Mr Cameron was in his best "Sunny Dave" mode when he arrived in Mumbai yesterday, reminding his hosts that he was leading the largest trade delegation ever taken overseas by a British Prime Minister. "The sky's the limit," he declared. The trouble is the Indian economy is currently reaching for the sky much faster than the British one.

One coup Mr Cameron will be hoping for is to "steal a deal" for the supply of fighter jets from under the noses of the French. Francois Hollande, the French leader, was in India last week but could not clinch a proposed contract for the French firm Dessault to supply India with over 100 fighters. Spectacular and significant as such a single deal might be, the building up of new trade links will take time and much effort. There was a nasty hiccup just last week when India signalled that it was going to cancel a deal for a dozen helicopters manufactured by a British-Italian firm, after a series of corruption allegations.
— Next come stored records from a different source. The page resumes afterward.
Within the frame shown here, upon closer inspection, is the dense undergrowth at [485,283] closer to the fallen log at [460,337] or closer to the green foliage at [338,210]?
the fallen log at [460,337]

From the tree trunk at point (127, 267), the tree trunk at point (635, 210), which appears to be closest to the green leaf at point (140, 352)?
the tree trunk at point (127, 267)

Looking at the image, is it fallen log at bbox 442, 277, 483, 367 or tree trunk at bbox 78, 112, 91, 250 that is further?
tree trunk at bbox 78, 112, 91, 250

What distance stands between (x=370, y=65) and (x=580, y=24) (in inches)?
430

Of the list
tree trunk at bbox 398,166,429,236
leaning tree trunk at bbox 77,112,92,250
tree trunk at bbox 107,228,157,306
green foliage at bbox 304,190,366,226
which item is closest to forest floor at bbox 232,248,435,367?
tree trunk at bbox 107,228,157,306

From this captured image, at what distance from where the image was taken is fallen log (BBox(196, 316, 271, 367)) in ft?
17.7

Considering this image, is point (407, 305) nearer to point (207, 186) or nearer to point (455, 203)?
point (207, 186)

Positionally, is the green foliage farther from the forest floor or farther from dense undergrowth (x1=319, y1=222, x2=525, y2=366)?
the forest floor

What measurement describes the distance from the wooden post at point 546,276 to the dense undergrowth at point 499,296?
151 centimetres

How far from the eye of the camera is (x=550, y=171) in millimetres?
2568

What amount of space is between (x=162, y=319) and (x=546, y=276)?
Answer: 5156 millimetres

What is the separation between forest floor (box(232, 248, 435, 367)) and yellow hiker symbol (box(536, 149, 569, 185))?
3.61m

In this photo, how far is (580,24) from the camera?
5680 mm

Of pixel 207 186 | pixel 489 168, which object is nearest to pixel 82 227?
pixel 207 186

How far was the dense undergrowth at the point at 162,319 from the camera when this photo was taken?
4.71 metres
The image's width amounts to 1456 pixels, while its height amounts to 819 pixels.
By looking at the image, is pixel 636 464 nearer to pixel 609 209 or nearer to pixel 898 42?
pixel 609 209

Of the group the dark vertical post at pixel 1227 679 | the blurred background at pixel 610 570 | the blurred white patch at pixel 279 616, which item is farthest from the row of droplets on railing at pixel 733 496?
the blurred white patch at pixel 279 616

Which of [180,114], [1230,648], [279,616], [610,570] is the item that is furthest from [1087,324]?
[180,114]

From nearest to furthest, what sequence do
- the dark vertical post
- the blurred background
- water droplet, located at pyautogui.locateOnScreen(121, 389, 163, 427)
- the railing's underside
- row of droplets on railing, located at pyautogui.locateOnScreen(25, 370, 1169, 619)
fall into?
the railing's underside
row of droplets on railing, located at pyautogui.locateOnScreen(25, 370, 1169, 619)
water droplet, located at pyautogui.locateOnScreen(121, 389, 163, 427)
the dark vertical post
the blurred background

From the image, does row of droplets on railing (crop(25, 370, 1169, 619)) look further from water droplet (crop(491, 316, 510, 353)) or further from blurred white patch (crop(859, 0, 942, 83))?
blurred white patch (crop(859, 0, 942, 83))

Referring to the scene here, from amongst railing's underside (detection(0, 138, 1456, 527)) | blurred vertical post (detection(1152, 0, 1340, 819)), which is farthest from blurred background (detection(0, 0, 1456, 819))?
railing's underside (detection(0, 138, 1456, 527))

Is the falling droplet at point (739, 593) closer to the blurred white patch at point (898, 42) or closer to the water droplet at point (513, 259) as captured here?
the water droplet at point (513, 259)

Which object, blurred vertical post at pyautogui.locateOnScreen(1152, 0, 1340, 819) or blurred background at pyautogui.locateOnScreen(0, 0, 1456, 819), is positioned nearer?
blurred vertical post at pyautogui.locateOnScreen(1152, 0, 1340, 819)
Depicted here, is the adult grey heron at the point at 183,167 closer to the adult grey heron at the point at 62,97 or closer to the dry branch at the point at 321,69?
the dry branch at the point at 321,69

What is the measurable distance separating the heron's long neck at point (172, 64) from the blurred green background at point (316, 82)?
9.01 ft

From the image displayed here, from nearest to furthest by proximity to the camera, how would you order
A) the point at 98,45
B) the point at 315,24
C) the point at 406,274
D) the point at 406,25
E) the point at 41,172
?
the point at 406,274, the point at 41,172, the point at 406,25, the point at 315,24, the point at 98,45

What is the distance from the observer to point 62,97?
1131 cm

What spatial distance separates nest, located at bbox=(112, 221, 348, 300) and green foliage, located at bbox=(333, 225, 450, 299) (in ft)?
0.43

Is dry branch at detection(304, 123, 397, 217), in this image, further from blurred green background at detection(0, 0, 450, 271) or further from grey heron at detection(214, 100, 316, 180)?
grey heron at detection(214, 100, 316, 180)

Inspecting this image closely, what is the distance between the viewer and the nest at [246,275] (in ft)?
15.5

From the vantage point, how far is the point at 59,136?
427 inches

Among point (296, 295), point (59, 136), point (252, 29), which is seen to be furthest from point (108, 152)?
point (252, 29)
Meanwhile there are huge problems within India itself. Mr Cameron is instinctively diplomatic, and will no doubt desist from pointing out that India – which still receives British aid – is excessively bureaucratic and has a wholly inadequate transport infrastructure. There is also endemic corruption.

This points to the paradox of trade with the world's fast-emerging countries. In some ways, compared to European nations, they are backward, yet they are developing economically at an extraordinary rate. They possess booming, burgeoning middle classes. Internal divisions and disparities remain, but they are lifting many people out of poverty. In short, they are the future, and we are the past. Mr Cameron understands this; he must not scrape and grovel, but nor should he behave like an arrogant "Milord Anglais" of colonial times.

India is already a considerable investor in the UK, not least through the conglomerate Tata, which among other interests owns the automotive giant Jaguar Land Rover. Relations between the two countries have improved in the past two years, but there are continuing problems with visas for Indians visiting Britain, particularly to study, and there may still be a lingering residue of post-imperial tension. The Indians are hardly likely to boast "We are the masters now" in their discussions with Mr Cameron, but the fact is our Prime Minister is leading a group of supplicants – powerful business leaders, certainly, but supplicants nonetheless.

It is good to see Mr Cameron engaged in a potentially fruitful mission such as this. How much better than posing on a whirlwind, vainglorious tour of north Africa, as we witnessed recently. He should leave such tours, if they are really necessary, to his Foreign Secretary, William Hague, who is probably better briefed and is sure-footed as he travels the world. The US model, where most of the foreign affairs work is delegated by the President to the Secretary of State, works pretty well.

The endgame is nearing for Mr Cameron's Coalition Government, and he probably relishes cutting a dash globally, away from all these irritating problems back home.

But his current mission is about much more than posing on the world stage, and we should all wish him well.